Given problem |
Print every entry exactly as written.

Dataset entries |
-*-*-

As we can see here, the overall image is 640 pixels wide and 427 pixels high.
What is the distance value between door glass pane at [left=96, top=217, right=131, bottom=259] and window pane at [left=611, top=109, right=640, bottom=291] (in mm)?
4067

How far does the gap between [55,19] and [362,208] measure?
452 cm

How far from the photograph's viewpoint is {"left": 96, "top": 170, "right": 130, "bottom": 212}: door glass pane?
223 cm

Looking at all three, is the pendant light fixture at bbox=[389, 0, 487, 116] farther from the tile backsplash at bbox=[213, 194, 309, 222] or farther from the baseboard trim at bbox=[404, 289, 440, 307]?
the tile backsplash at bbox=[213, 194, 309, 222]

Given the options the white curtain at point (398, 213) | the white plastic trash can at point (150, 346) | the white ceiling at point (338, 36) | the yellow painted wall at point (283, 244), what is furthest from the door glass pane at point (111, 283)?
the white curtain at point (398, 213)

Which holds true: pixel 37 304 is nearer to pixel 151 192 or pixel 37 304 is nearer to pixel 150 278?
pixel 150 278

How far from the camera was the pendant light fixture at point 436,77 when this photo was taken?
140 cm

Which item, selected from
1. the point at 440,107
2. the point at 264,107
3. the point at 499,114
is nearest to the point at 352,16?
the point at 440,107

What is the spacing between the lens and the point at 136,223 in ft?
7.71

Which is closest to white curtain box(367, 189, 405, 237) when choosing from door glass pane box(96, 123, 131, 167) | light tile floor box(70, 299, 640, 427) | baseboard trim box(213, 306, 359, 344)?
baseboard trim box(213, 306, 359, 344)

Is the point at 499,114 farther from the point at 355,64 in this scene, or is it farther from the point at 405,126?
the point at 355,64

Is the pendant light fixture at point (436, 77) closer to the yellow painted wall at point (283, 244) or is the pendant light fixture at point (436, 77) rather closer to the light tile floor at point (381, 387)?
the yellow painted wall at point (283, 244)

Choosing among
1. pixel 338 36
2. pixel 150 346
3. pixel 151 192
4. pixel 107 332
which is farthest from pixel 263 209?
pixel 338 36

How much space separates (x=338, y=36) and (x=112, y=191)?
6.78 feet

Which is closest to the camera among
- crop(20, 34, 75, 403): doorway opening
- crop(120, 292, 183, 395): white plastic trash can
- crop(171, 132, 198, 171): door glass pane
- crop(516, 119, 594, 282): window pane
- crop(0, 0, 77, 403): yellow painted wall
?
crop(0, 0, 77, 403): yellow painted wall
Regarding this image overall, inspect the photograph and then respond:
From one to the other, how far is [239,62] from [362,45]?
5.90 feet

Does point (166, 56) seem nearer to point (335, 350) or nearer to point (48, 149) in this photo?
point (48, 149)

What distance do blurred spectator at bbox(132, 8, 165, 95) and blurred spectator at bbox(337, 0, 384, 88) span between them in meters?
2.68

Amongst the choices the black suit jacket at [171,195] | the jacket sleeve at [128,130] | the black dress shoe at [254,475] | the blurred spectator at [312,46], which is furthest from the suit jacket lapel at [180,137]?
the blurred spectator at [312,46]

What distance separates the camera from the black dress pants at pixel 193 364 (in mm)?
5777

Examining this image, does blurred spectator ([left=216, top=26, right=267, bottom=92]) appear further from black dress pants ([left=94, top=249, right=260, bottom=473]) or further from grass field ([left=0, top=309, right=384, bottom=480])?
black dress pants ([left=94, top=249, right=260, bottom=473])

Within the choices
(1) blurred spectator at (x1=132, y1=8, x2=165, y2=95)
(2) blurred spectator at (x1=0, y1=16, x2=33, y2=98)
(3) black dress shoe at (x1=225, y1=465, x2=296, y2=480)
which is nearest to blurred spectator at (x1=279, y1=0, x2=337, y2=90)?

-*-*-

Correct answer |
As we can see here, the overall image is 640 pixels wide and 427 pixels high.
What is the distance value between door glass pane at [left=96, top=217, right=131, bottom=259] and window pane at [left=611, top=109, right=640, bottom=291] (in mm)?
4067

How far does the gap between [55,19] and [362,208] measure?
452 cm

How far from the photograph's viewpoint is {"left": 96, "top": 170, "right": 130, "bottom": 212}: door glass pane?
223 cm

Looking at all three, is the pendant light fixture at bbox=[389, 0, 487, 116] farther from the tile backsplash at bbox=[213, 194, 309, 222] or farther from the baseboard trim at bbox=[404, 289, 440, 307]?
the tile backsplash at bbox=[213, 194, 309, 222]

Given the options the white curtain at point (398, 213) | the white plastic trash can at point (150, 346) | the white ceiling at point (338, 36) | the yellow painted wall at point (283, 244), what is furthest from the door glass pane at point (111, 283)?
the white curtain at point (398, 213)

Which holds true: pixel 37 304 is nearer to pixel 151 192 or pixel 37 304 is nearer to pixel 150 278?
pixel 150 278

How far from the camera was the pendant light fixture at point 436,77 when this photo was taken?
140 cm

Which item, selected from
1. the point at 440,107
2. the point at 264,107
3. the point at 499,114
is nearest to the point at 352,16?
the point at 440,107

What is the spacing between the lens and the point at 136,223 in ft?
7.71

Which is closest to white curtain box(367, 189, 405, 237) when choosing from door glass pane box(96, 123, 131, 167) | light tile floor box(70, 299, 640, 427) | baseboard trim box(213, 306, 359, 344)?
baseboard trim box(213, 306, 359, 344)

Is the point at 499,114 farther from the point at 355,64 in this scene, or is it farther from the point at 405,126?
the point at 355,64

Is the pendant light fixture at point (436, 77) closer to the yellow painted wall at point (283, 244) or is the pendant light fixture at point (436, 77) rather closer to the light tile floor at point (381, 387)?
the yellow painted wall at point (283, 244)

Choosing among
1. pixel 338 36
2. pixel 150 346
3. pixel 151 192
4. pixel 107 332
which is farthest from pixel 263 209?
pixel 338 36

How much space separates (x=338, y=36) and (x=112, y=191)?
6.78 feet

Which is closest to the camera among
- crop(20, 34, 75, 403): doorway opening
- crop(120, 292, 183, 395): white plastic trash can
- crop(171, 132, 198, 171): door glass pane
- crop(516, 119, 594, 282): window pane
- crop(0, 0, 77, 403): yellow painted wall
?
crop(0, 0, 77, 403): yellow painted wall
Regarding this image overall, inspect the photograph and then respond:
From one to the other, how far is [239,62] from [362,45]?
5.90 feet

Does point (166, 56) seem nearer to point (335, 350) or nearer to point (48, 149) in this photo?
point (48, 149)

What distance do blurred spectator at bbox(132, 8, 165, 95) and blurred spectator at bbox(337, 0, 384, 88) span between them in meters?
2.68

Amongst the choices the black suit jacket at [171,195] | the jacket sleeve at [128,130] | the black dress shoe at [254,475] | the blurred spectator at [312,46], which is furthest from the suit jacket lapel at [180,137]?
the blurred spectator at [312,46]

What distance separates the camera from the black dress pants at pixel 193 364 (in mm)?
5777

Examining this image, does blurred spectator ([left=216, top=26, right=267, bottom=92]) appear further from black dress pants ([left=94, top=249, right=260, bottom=473]) or further from grass field ([left=0, top=309, right=384, bottom=480])?
black dress pants ([left=94, top=249, right=260, bottom=473])

Within the choices
(1) blurred spectator at (x1=132, y1=8, x2=165, y2=95)
(2) blurred spectator at (x1=0, y1=16, x2=33, y2=98)
(3) black dress shoe at (x1=225, y1=465, x2=296, y2=480)
which is nearest to blurred spectator at (x1=279, y1=0, x2=337, y2=90)?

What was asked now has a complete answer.